__Exercise details__: The listing must be reproduced in full, exactly as it stands.

::::::

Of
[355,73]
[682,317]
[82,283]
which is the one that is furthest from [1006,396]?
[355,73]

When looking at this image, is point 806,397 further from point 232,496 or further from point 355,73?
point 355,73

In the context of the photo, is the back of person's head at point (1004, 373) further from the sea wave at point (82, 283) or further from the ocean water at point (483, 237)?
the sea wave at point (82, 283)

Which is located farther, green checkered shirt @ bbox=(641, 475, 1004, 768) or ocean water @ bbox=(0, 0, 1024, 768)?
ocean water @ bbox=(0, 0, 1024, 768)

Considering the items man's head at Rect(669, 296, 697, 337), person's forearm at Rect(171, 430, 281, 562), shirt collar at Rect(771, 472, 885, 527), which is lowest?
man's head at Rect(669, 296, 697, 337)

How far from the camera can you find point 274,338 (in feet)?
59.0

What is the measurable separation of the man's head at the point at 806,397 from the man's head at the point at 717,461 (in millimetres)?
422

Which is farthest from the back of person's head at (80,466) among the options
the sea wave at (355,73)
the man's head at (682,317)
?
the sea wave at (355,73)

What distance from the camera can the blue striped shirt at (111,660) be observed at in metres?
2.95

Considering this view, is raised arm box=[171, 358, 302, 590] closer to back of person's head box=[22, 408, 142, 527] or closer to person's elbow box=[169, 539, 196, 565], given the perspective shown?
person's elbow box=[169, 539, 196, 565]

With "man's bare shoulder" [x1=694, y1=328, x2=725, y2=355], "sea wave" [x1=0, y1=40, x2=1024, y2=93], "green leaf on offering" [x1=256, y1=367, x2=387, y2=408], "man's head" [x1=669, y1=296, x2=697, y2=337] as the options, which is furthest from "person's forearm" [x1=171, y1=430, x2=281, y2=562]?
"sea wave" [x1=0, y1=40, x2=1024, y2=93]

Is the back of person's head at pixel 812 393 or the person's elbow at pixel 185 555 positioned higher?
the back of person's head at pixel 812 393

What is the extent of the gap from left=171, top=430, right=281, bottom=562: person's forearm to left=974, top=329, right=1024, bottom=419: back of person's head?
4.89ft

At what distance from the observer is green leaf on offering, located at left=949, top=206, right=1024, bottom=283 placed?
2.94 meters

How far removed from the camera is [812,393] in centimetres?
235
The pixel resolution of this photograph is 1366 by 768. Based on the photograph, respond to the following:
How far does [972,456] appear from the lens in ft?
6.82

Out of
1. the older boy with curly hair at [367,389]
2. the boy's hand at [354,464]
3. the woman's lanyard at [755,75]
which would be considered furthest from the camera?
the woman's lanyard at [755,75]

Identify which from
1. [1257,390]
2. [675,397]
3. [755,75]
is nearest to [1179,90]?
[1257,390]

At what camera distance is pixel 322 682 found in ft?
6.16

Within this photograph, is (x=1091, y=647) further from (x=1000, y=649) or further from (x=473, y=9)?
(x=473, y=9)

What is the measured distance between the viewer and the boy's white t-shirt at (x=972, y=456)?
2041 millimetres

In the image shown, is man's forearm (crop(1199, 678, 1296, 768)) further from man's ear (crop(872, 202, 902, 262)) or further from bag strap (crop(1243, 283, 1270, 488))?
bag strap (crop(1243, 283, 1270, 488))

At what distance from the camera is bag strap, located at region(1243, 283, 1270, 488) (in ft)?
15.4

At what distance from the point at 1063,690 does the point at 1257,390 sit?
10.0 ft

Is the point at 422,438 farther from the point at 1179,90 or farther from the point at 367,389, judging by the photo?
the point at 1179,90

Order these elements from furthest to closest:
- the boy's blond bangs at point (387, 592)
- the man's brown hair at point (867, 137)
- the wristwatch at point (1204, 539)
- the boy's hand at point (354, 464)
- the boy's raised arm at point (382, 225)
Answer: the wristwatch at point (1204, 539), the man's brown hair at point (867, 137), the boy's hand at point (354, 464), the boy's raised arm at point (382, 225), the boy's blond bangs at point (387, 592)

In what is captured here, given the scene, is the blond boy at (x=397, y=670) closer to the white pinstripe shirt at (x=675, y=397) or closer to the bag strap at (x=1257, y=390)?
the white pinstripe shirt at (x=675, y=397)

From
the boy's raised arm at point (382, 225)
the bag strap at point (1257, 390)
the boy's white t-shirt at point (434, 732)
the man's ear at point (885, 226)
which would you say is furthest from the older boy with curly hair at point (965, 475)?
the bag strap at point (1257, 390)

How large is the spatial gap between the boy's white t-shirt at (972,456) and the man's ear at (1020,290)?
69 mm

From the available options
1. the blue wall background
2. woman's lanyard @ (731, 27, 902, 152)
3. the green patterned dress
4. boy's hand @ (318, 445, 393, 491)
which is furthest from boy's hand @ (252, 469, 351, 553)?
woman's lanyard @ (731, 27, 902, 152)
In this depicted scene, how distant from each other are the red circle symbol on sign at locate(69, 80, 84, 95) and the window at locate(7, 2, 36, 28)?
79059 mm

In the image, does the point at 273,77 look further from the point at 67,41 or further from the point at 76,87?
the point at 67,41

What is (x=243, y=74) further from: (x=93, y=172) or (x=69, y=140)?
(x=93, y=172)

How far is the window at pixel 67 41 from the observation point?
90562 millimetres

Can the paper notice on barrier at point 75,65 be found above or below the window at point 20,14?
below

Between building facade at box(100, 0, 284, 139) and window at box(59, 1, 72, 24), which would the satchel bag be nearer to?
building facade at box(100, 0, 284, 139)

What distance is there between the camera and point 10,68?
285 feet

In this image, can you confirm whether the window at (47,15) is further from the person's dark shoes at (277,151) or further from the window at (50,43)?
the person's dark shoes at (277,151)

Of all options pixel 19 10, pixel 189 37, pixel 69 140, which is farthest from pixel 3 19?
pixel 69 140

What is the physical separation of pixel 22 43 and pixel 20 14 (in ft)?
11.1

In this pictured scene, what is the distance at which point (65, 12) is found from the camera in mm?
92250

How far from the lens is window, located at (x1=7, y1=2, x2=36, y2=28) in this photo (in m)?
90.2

::::::

__Expected output__:
Of
[355,73]
[682,317]
[82,283]
which is the one that is furthest from [1006,396]?
[355,73]

When looking at this image, is point 806,397 further from point 232,496 or further from point 355,73?
point 355,73

In the context of the photo, is the back of person's head at point (1004, 373) further from the sea wave at point (82, 283) or further from the ocean water at point (483, 237)?
the sea wave at point (82, 283)

Which is located farther, green checkered shirt @ bbox=(641, 475, 1004, 768) or ocean water @ bbox=(0, 0, 1024, 768)?
ocean water @ bbox=(0, 0, 1024, 768)

Considering the items man's head at Rect(669, 296, 697, 337), person's forearm at Rect(171, 430, 281, 562), shirt collar at Rect(771, 472, 885, 527), which is lowest?
man's head at Rect(669, 296, 697, 337)

How far from the camera can you find point 274,338 (in feet)?
59.0

What is the measurable separation of the man's head at the point at 806,397 from the man's head at the point at 717,461 (in millimetres)?
422

Which is farthest from the back of person's head at (80,466) among the options
the sea wave at (355,73)
the man's head at (682,317)
?
the sea wave at (355,73)

What distance from the camera can the blue striped shirt at (111,660) be observed at in metres?
2.95

Considering this view, is raised arm box=[171, 358, 302, 590] closer to back of person's head box=[22, 408, 142, 527] or closer to person's elbow box=[169, 539, 196, 565], given the perspective shown?
person's elbow box=[169, 539, 196, 565]

With "man's bare shoulder" [x1=694, y1=328, x2=725, y2=355], "sea wave" [x1=0, y1=40, x2=1024, y2=93], "green leaf on offering" [x1=256, y1=367, x2=387, y2=408], "man's head" [x1=669, y1=296, x2=697, y2=337] as the options, which is furthest from "person's forearm" [x1=171, y1=430, x2=281, y2=562]?
"sea wave" [x1=0, y1=40, x2=1024, y2=93]

Is the back of person's head at pixel 812 393 or the person's elbow at pixel 185 555 positioned higher?
the back of person's head at pixel 812 393

What is the extent of the gap from left=171, top=430, right=281, bottom=562: person's forearm to left=974, top=329, right=1024, bottom=419: back of person's head?
4.89ft

At what distance from the observer is green leaf on offering, located at left=949, top=206, right=1024, bottom=283 placed?
2.94 meters

How far removed from the camera is [812,393] in centimetres?
235
The pixel resolution of this photograph is 1366 by 768. Based on the photograph, respond to the following:
How far does [972,456] appear from the lens in ft?
6.82

Out of
1. the older boy with curly hair at [367,389]
2. the boy's hand at [354,464]
3. the woman's lanyard at [755,75]
which would be considered furthest from the camera?
the woman's lanyard at [755,75]

Identify which from
1. [1257,390]
2. [675,397]
3. [755,75]
is nearest to [1179,90]?
[1257,390]

At what camera distance is pixel 322 682 found in ft?
6.16

Within this photograph, is (x=1091, y=647) further from (x=1000, y=649) or further from (x=473, y=9)?
(x=473, y=9)

What is the measured distance between the viewer and the boy's white t-shirt at (x=972, y=456)?
2041 millimetres

In the image shown, is man's forearm (crop(1199, 678, 1296, 768)) further from man's ear (crop(872, 202, 902, 262)) or further from bag strap (crop(1243, 283, 1270, 488))?
bag strap (crop(1243, 283, 1270, 488))

At what distance from the camera is bag strap, located at region(1243, 283, 1270, 488) (in ft)?
15.4

At what distance from the point at 1063,690 does the point at 1257,390 sit?
10.0 ft

Is the point at 422,438 farther from the point at 1179,90 or farther from the point at 367,389, judging by the photo?
the point at 1179,90

Order these elements from furthest to closest:
- the boy's blond bangs at point (387, 592)
- the man's brown hair at point (867, 137)
- the wristwatch at point (1204, 539)
- the boy's hand at point (354, 464)
- the boy's raised arm at point (382, 225)
Answer: the wristwatch at point (1204, 539), the man's brown hair at point (867, 137), the boy's hand at point (354, 464), the boy's raised arm at point (382, 225), the boy's blond bangs at point (387, 592)

In what is captured here, given the scene, is the blond boy at (x=397, y=670) closer to the white pinstripe shirt at (x=675, y=397) or closer to the bag strap at (x=1257, y=390)?
the white pinstripe shirt at (x=675, y=397)

From
the boy's raised arm at point (382, 225)
the bag strap at point (1257, 390)
the boy's white t-shirt at point (434, 732)
the man's ear at point (885, 226)
which would you say is furthest from the older boy with curly hair at point (965, 475)?
the bag strap at point (1257, 390)

How large is the spatial gap between the boy's white t-shirt at (972,456) and the man's ear at (1020,290)?
69 mm

From the available options
1. the blue wall background
2. woman's lanyard @ (731, 27, 902, 152)
3. the green patterned dress
4. boy's hand @ (318, 445, 393, 491)
which is furthest from boy's hand @ (252, 469, 351, 553)?
woman's lanyard @ (731, 27, 902, 152)
In this depicted scene, how distant from each other are the red circle symbol on sign at locate(69, 80, 84, 95) and the window at locate(7, 2, 36, 28)?
79059 mm

In the image, does the point at 273,77 look further from the point at 67,41 or further from the point at 76,87?
the point at 67,41

What is (x=243, y=74) further from: (x=93, y=172) or (x=69, y=140)?
(x=93, y=172)

How far is the window at pixel 67 41 from the observation point?
90562 millimetres

Can the paper notice on barrier at point 75,65 be found above or below the window at point 20,14?
below

Between building facade at box(100, 0, 284, 139) and window at box(59, 1, 72, 24), which would the satchel bag be nearer to?
building facade at box(100, 0, 284, 139)

What distance is there between the camera and point 10,68?
285 feet

In this image, can you confirm whether the window at (47,15) is further from the person's dark shoes at (277,151) or further from the window at (50,43)?
the person's dark shoes at (277,151)

Of all options pixel 19 10, pixel 189 37, pixel 69 140, which is farthest from pixel 3 19?
pixel 69 140

What is the physical separation of pixel 22 43 and pixel 20 14 (in ft)?
11.1

In this pictured scene, what is the distance at which point (65, 12) is found from the camera in mm?
92250

How far from the lens is window, located at (x1=7, y1=2, x2=36, y2=28) in this photo (in m)?
90.2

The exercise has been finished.